#### Exercise materials

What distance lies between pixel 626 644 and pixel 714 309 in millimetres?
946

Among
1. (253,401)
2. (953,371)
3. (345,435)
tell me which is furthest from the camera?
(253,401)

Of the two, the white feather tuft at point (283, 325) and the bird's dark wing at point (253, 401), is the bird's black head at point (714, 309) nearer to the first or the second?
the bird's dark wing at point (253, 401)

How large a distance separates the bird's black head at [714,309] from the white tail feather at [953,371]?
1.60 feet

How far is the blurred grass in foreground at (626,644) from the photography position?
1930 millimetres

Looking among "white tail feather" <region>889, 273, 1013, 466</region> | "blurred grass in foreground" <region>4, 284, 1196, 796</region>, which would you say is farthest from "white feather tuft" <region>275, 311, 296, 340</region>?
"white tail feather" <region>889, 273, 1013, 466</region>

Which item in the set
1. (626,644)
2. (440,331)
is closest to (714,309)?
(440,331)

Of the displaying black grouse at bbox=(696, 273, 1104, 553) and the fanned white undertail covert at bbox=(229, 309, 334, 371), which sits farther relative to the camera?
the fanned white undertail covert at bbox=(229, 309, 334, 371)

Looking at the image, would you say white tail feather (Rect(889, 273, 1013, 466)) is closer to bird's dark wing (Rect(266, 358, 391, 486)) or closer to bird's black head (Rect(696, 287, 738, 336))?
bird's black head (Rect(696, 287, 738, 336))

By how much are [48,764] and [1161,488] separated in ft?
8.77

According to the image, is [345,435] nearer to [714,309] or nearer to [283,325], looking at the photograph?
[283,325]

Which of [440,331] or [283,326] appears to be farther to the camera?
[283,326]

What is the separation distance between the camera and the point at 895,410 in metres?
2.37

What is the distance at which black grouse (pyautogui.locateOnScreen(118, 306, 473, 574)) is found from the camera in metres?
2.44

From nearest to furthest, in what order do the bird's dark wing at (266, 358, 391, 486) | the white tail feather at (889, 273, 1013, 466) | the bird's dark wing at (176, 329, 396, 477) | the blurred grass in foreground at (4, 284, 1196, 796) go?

########

* Required work *
Copy out the material word for word and line for line.

* Answer to the exercise *
What distance lies between pixel 626 644 and pixel 714 309 in millimetres?
946

Among
1. (253,401)
2. (953,371)
3. (345,435)
tell me which is furthest from the camera?
(253,401)

Of the two, the white feather tuft at point (283, 325) and the bird's dark wing at point (253, 401), is the bird's black head at point (714, 309) nearer to the first or the second?
the bird's dark wing at point (253, 401)

How large a distance separates the bird's black head at [714,309] from the white tail feather at [953,371]?
1.60 feet

How far is the blurred grass in foreground at (626,644) from the photography position?
1930 millimetres

Looking among "white tail feather" <region>889, 273, 1013, 466</region> | "blurred grass in foreground" <region>4, 284, 1196, 796</region>, which would you say is farthest from "white feather tuft" <region>275, 311, 296, 340</region>?
"white tail feather" <region>889, 273, 1013, 466</region>

Which item in the set
1. (626,644)
2. (440,331)
is closest to (714,309)?
(440,331)

Of the displaying black grouse at bbox=(696, 273, 1104, 553) and the fanned white undertail covert at bbox=(229, 309, 334, 371), which sits farther relative to the camera?
the fanned white undertail covert at bbox=(229, 309, 334, 371)

Looking at the image, would you say white tail feather (Rect(889, 273, 1013, 466)) is closer to bird's dark wing (Rect(266, 358, 391, 486)) or closer to bird's black head (Rect(696, 287, 738, 336))?
bird's black head (Rect(696, 287, 738, 336))

By how much are [48,764] and [1161,488] separated in ft?
8.77

According to the image, is [345,435] nearer to [714,309] or nearer to [283,325], looking at the photograph?
[283,325]

Which of [440,331] or [283,326] appears to be farther to the camera?
[283,326]

What is the separation distance between the camera and the point at 895,410 in metres?
2.37

What is the distance at which black grouse (pyautogui.locateOnScreen(118, 306, 473, 574)) is found from the camera in metres?
2.44

From nearest to furthest, in what order do the bird's dark wing at (266, 358, 391, 486) | the white tail feather at (889, 273, 1013, 466) | the bird's dark wing at (176, 329, 396, 477) | the blurred grass in foreground at (4, 284, 1196, 796) go?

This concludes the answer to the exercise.